** BEGIN Extracted entries **
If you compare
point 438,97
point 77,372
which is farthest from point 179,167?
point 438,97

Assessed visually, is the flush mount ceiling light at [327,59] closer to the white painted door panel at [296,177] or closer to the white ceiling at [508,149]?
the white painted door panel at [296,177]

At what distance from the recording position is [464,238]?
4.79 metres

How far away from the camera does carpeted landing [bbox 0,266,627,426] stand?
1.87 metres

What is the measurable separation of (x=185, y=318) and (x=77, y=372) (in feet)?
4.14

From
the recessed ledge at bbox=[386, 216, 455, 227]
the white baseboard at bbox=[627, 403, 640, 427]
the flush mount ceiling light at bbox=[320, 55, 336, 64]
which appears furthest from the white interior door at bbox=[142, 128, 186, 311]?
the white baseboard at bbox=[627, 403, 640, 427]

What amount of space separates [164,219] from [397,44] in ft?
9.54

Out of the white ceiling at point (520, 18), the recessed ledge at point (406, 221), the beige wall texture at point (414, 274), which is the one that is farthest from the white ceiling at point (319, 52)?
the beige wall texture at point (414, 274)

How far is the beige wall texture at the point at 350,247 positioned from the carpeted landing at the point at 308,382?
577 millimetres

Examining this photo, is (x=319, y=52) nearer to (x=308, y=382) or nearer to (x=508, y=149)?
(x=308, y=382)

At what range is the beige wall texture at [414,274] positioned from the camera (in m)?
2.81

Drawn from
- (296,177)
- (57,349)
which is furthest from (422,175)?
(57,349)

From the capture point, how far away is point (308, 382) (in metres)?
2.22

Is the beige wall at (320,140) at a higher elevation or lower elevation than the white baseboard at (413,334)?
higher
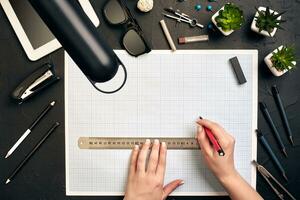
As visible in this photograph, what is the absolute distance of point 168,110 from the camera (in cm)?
92

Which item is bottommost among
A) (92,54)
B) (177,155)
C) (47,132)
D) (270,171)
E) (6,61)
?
(270,171)

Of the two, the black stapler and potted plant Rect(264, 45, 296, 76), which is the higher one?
the black stapler

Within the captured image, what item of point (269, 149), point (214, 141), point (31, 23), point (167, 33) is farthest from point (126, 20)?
point (269, 149)

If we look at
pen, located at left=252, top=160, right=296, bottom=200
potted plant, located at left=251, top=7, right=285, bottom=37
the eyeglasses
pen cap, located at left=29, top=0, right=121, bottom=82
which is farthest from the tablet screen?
pen, located at left=252, top=160, right=296, bottom=200

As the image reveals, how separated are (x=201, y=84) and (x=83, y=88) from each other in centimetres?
27

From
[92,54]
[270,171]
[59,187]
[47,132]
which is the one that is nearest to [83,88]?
[47,132]

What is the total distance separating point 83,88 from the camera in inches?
36.2

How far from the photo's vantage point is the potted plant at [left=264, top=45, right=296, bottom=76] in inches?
33.4

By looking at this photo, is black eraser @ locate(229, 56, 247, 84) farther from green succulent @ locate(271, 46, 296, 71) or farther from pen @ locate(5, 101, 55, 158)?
pen @ locate(5, 101, 55, 158)

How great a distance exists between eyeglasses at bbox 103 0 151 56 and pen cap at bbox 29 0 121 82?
1.03ft

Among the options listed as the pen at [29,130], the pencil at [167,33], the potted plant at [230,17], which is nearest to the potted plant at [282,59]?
the potted plant at [230,17]

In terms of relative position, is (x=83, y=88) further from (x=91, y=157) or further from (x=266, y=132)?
(x=266, y=132)

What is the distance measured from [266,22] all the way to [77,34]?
1.52ft

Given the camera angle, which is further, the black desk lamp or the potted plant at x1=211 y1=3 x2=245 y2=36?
the potted plant at x1=211 y1=3 x2=245 y2=36
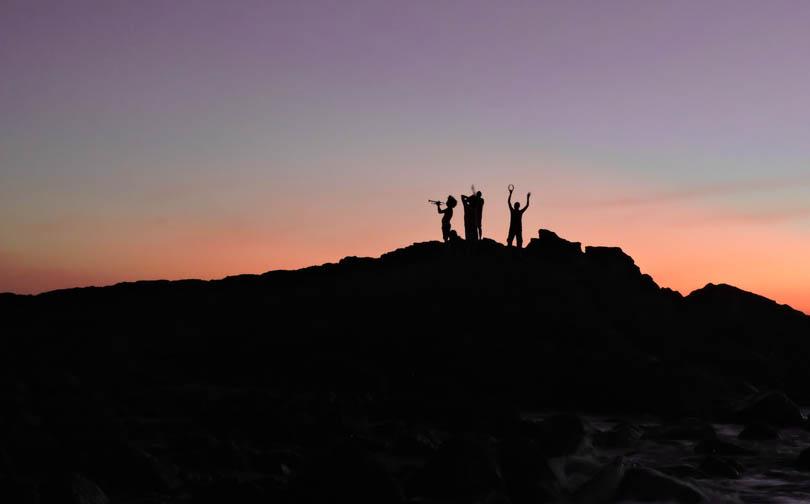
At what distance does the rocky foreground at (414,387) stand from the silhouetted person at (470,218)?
44 cm

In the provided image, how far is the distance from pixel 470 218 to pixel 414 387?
744 centimetres

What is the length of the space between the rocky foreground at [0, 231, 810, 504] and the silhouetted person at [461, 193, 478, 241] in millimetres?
439

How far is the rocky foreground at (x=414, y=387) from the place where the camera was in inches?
344

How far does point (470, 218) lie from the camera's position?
22.3 m

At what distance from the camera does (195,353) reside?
1802 centimetres

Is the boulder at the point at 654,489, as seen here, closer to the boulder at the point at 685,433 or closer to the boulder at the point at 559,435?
the boulder at the point at 559,435

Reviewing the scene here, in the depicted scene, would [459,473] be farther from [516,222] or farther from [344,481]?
[516,222]

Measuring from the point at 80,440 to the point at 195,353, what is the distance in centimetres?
825

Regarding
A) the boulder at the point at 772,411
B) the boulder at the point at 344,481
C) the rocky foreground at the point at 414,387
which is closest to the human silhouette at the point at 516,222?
the rocky foreground at the point at 414,387

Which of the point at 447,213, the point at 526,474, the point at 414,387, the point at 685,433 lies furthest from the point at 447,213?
the point at 526,474

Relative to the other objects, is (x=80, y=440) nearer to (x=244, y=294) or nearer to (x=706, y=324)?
(x=244, y=294)

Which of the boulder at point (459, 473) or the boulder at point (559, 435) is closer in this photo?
the boulder at point (459, 473)

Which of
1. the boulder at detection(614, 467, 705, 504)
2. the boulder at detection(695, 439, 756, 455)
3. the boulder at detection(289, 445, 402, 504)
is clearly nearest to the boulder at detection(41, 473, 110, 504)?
the boulder at detection(289, 445, 402, 504)

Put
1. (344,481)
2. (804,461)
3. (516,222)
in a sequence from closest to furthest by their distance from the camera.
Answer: (344,481), (804,461), (516,222)
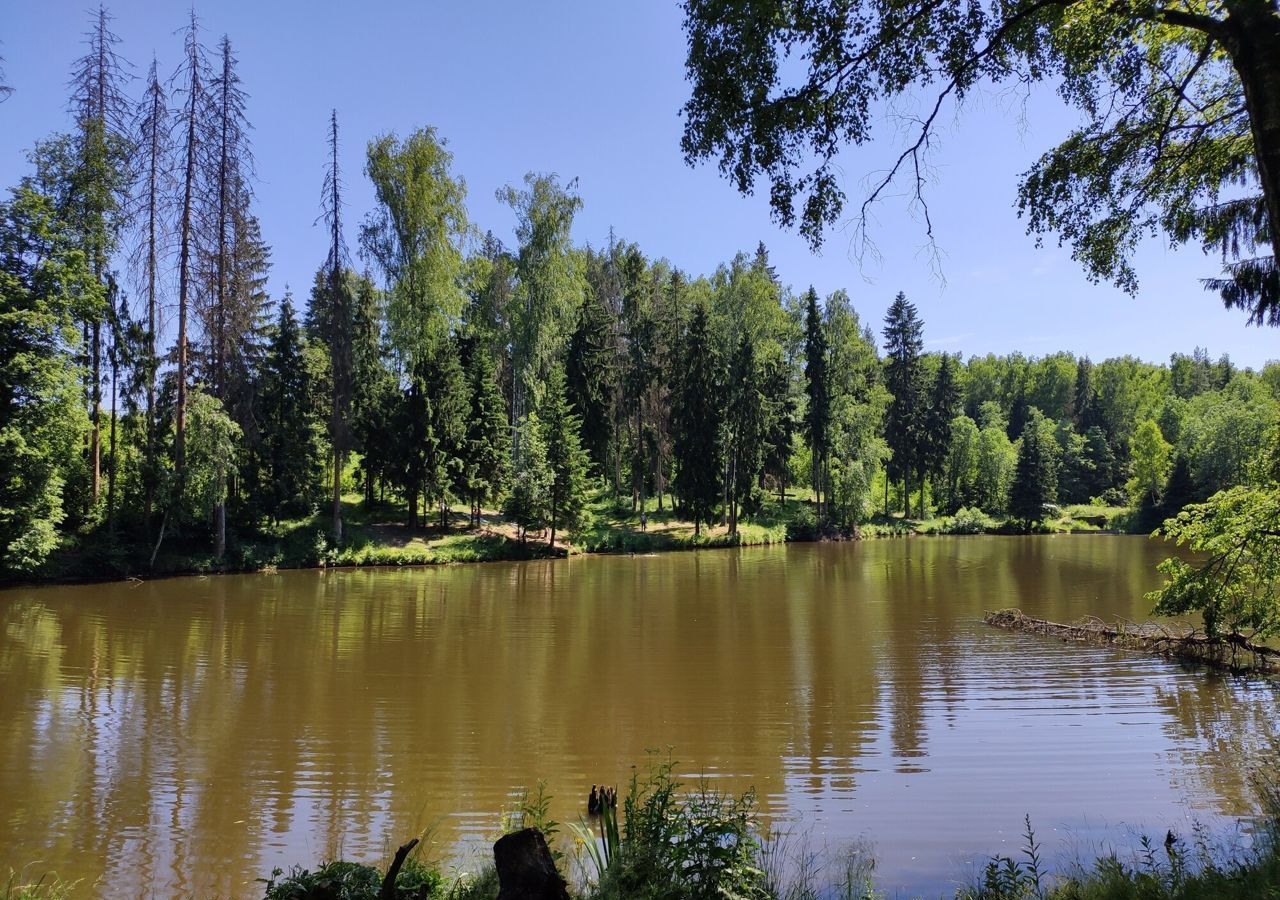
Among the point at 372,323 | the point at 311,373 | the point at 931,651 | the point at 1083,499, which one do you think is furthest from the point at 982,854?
the point at 1083,499

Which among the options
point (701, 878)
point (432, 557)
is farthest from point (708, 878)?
point (432, 557)

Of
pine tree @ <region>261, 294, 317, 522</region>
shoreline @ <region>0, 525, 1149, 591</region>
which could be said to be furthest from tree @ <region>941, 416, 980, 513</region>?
pine tree @ <region>261, 294, 317, 522</region>

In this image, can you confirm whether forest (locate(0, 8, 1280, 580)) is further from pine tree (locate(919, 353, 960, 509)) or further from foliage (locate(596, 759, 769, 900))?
foliage (locate(596, 759, 769, 900))

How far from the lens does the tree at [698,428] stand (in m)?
39.3

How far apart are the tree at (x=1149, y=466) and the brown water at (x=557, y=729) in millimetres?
50950

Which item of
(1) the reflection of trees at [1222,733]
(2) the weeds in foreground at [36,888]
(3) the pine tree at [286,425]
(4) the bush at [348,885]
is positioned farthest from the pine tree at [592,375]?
(4) the bush at [348,885]

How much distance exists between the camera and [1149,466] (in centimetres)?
6119

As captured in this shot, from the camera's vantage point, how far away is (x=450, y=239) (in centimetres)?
3303

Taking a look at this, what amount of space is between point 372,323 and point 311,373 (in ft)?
20.3

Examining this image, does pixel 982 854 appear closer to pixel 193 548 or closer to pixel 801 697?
pixel 801 697

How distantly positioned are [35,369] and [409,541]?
14810 mm

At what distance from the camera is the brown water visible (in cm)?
618

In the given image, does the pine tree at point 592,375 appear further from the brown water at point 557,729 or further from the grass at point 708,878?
the grass at point 708,878

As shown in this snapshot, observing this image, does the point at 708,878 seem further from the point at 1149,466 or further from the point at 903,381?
the point at 1149,466
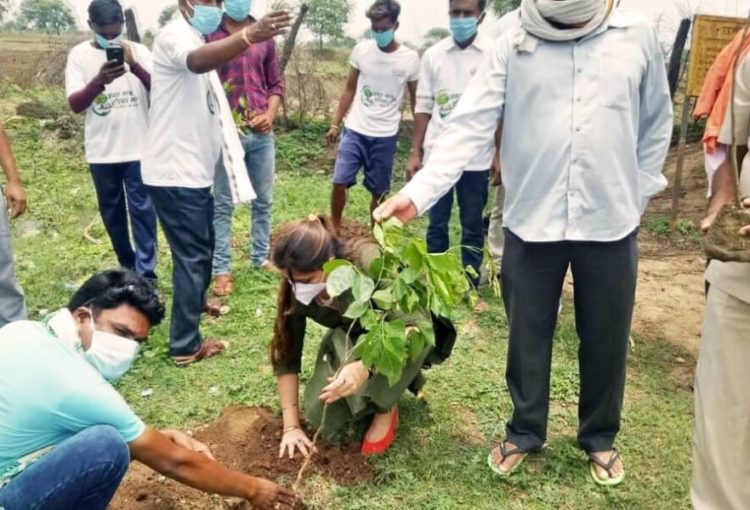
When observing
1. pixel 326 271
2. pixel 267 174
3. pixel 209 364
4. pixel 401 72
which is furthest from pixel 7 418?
pixel 401 72

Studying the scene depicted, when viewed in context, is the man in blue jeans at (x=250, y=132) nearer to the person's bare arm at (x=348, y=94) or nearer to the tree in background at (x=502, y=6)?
the person's bare arm at (x=348, y=94)

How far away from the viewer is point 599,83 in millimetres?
2221

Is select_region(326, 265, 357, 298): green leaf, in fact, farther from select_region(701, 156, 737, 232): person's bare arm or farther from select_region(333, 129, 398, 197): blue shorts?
select_region(333, 129, 398, 197): blue shorts

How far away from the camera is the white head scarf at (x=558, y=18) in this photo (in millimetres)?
2160

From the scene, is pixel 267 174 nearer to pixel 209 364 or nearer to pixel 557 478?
pixel 209 364

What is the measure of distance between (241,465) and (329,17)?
10.9 metres

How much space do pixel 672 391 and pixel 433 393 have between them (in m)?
1.18

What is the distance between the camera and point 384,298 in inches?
87.2

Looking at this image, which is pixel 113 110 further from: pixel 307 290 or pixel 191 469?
pixel 191 469

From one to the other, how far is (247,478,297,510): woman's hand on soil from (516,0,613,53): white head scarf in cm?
158

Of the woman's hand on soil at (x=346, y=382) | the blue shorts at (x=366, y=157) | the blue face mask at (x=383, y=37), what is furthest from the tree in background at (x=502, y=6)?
the woman's hand on soil at (x=346, y=382)

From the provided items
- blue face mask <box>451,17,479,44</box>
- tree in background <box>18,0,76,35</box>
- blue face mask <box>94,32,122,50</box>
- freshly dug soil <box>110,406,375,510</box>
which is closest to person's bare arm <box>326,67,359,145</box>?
blue face mask <box>451,17,479,44</box>

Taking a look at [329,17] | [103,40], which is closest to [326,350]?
[103,40]

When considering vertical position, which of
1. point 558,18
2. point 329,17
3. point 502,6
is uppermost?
point 558,18
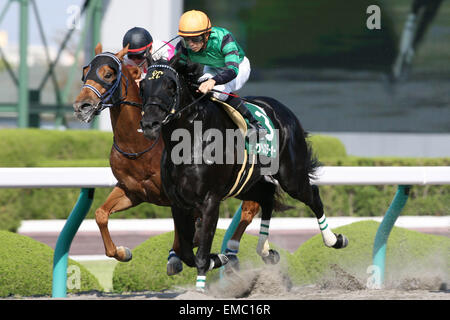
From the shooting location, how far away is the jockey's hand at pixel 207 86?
12.7 feet

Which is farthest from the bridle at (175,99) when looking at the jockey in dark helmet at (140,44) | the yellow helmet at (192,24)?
the jockey in dark helmet at (140,44)

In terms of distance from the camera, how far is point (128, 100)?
183 inches

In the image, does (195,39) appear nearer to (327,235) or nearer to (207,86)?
(207,86)

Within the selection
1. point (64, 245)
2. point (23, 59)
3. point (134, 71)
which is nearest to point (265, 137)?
point (134, 71)

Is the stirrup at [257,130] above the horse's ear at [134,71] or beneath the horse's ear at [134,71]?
beneath

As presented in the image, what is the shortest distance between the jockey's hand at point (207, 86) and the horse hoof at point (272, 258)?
1.37 m

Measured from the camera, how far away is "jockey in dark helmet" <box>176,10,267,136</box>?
3910mm

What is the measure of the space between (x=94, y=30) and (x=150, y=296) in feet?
33.9

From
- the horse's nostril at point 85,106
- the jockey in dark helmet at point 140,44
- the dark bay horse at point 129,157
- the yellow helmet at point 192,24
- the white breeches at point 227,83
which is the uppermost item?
the yellow helmet at point 192,24

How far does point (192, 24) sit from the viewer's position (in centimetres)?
391

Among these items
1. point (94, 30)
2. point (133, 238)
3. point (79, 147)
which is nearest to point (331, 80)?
point (94, 30)

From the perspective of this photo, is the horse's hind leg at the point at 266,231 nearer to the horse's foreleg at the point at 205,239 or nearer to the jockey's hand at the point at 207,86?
the horse's foreleg at the point at 205,239

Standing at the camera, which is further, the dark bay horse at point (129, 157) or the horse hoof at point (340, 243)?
the horse hoof at point (340, 243)
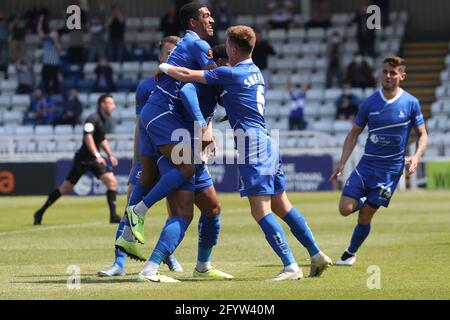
** END Extracted entries **
- Task directions: Reproduce the stretch of items from "When observing" through "10.9 metres", changing "furthest" to "farthest" and leaving everything else as it stands.

- Reply:
When observing
1. pixel 326 271
2. pixel 267 174
3. pixel 209 364
4. pixel 401 72
which is farthest from pixel 7 418?
pixel 401 72

Studying the scene depicted, when viewed in context, is the man in blue jeans at (x=250, y=132) nearer to the person's bare arm at (x=348, y=94) or nearer to the tree in background at (x=502, y=6)?
the person's bare arm at (x=348, y=94)

How far away from the viewer is point 599,83 in millimetres?
2221

Is select_region(326, 265, 357, 298): green leaf, in fact, farther from select_region(701, 156, 737, 232): person's bare arm or farther from select_region(333, 129, 398, 197): blue shorts?
select_region(333, 129, 398, 197): blue shorts

How far away from the camera is the white head scarf at (x=558, y=18) in this photo (in millimetres)?
2160

From the scene, is pixel 267 174 nearer to pixel 209 364 or nearer to pixel 557 478?
pixel 209 364

What is the measure of distance between (241,465) and (329,17)?
10.9 metres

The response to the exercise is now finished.